Increasing urbanization presents unique challenges to sustainable environmental quality, particularly in urbanizing arid and semi-arid regions of the United States (U.S.). In urban areas, municipal wastewater treatment plants discharge treated effluent directly to streams, and total stream flow is often dominated by or dependent on wastewater effluent. As a result, contaminants of emerging concern (CECs), which are present in wastewater effluent, are discharged directly to the receiving streams. This has led to a rapidly developing literature for environmental assessment and management of various down-the-drain contaminants. However, most environmental methods focus on measuring pharmaceuticals in water, sediments and fish. A large data gap exists for accumulation of CECs, including pharmaceuticals and personal care products (PPCPs), in bivalves. Filling this data gap is important because bivalves are valued both ecologically and economically; Bivalves are known to improve water quality via their capacity to filter particulate matter from the water column, and bivalve aquaculture operations support local economies and serve as an additional source of food. To capitalize on available suspended particulate matter, these aquaculture platforms are often located in wastewater treatment plant discharge areas, potentially exposing the bivalves to contaminants that can accumulate in their tissue. The results in this dissertation have filled several data gaps related to bioaccumulation of PPCPs by bivalves. First, results from a pilot study in Hong Kong showed that bivalves from both large-scale and small-scale aquaculture operations accumulated low levels of CECs. Second, results from a field-study in an effluent-dependent stream indicated that bivalves accumulated several different types of pharmaceuticals, in some cases reaching steady-state after 8 days exposure, and spatial differences were observed for some compounds, with highest observed concentrations for antidepressants.
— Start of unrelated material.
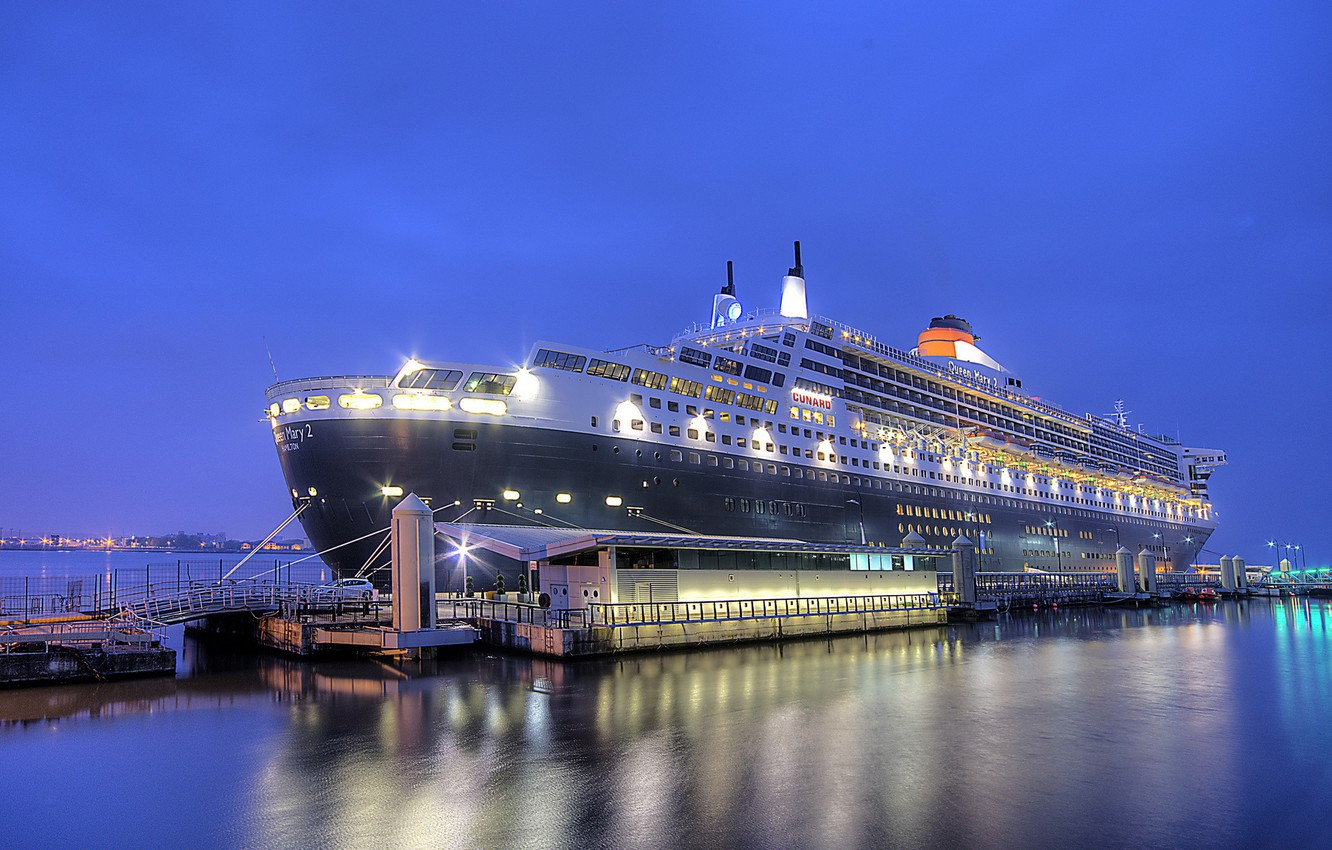 Photo wallpaper night, the city, port, Queen Mary 2, Liverpool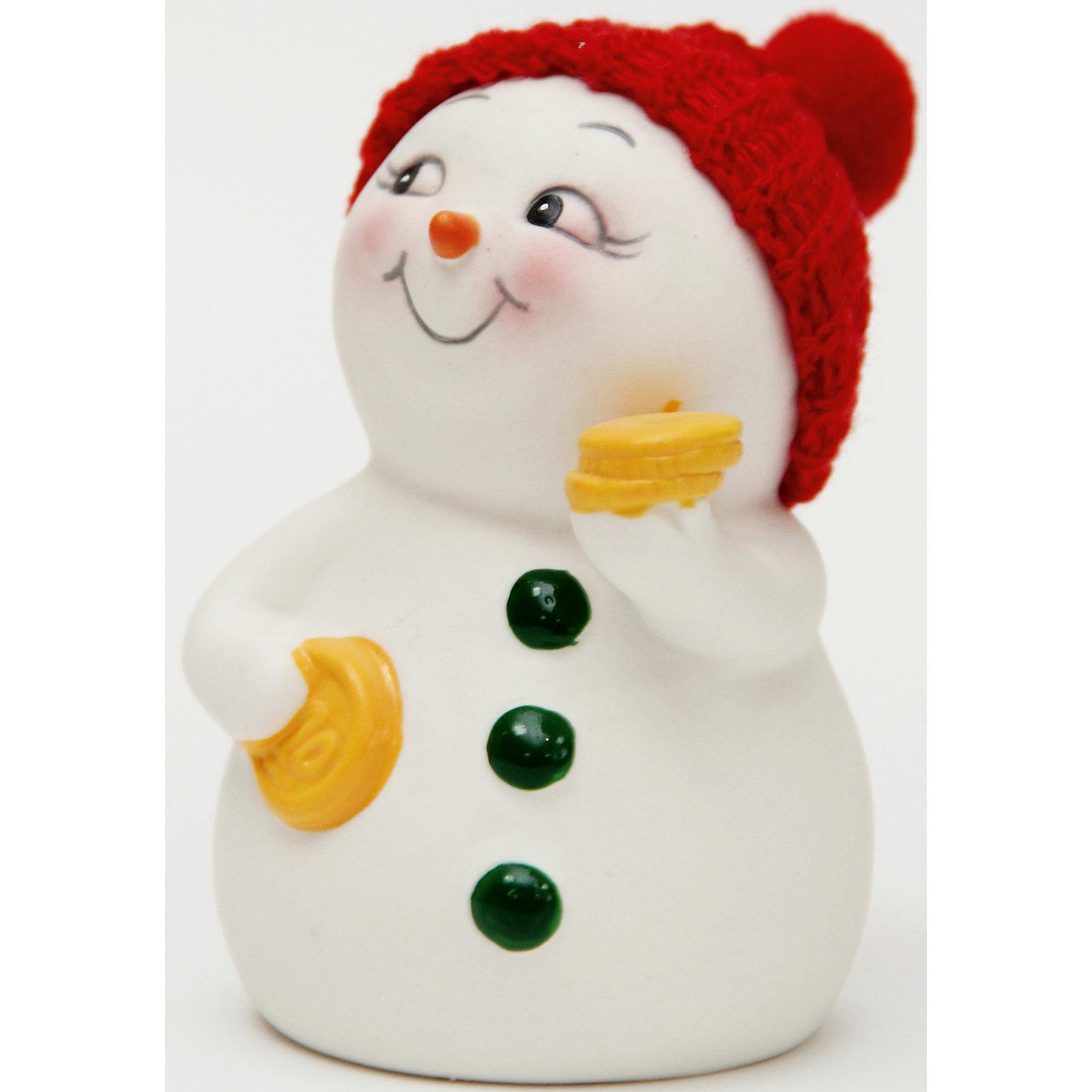 Керамический снеговик С монетамиВсё для праздника<br>Эта керамическая фигурка может стать отличным подарком на Новый год или украшением для дома! Особое время - сам праздник и предновогодние хлопоты - ждут не только дети, но и взрослые! Праздничное настроение создает в первую очередь украшенный дом и наряженная ёлка. <br>Эта фигурка создаст особый настрой, она выглядит очень празднично и симпатично. Изделие произведено из безопасного для детей материала. Создайте с ним праздничное настроение себе и близким!<br><br>Дополнительная информация:<br><br>цвет: разноцветный;<br>материал: керамика;<br>размер: 8 см.<br><br>Керамический снеговик С монетами можно купить в нашем магазине.<br><br>Ширина мм: 150<br>Глубина мм: 150<br>Высота мм: 60<br>Вес г: 104<br>Возраст от месяцев: 36<br>Возраст до месяцев: 2147483647<br>Пол: Унисекс<br>Возраст: Детский<br>SKU: 4981674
Third, results from an outdoor mesocosm experiment highlighted different uptake patterns for bivalves during the first 7 days of exposure to treated wastewater, and indicated that bivalves accumulated a greater number of pharmaceuticals when compared to fish in the same streams. Finally, results from a laboratory study highlighted different uptake and elimination patterns for two commonly detected pharmaceuticals.



Bioaccumulation. Pharmaceuticals. Bivalves. Uptake.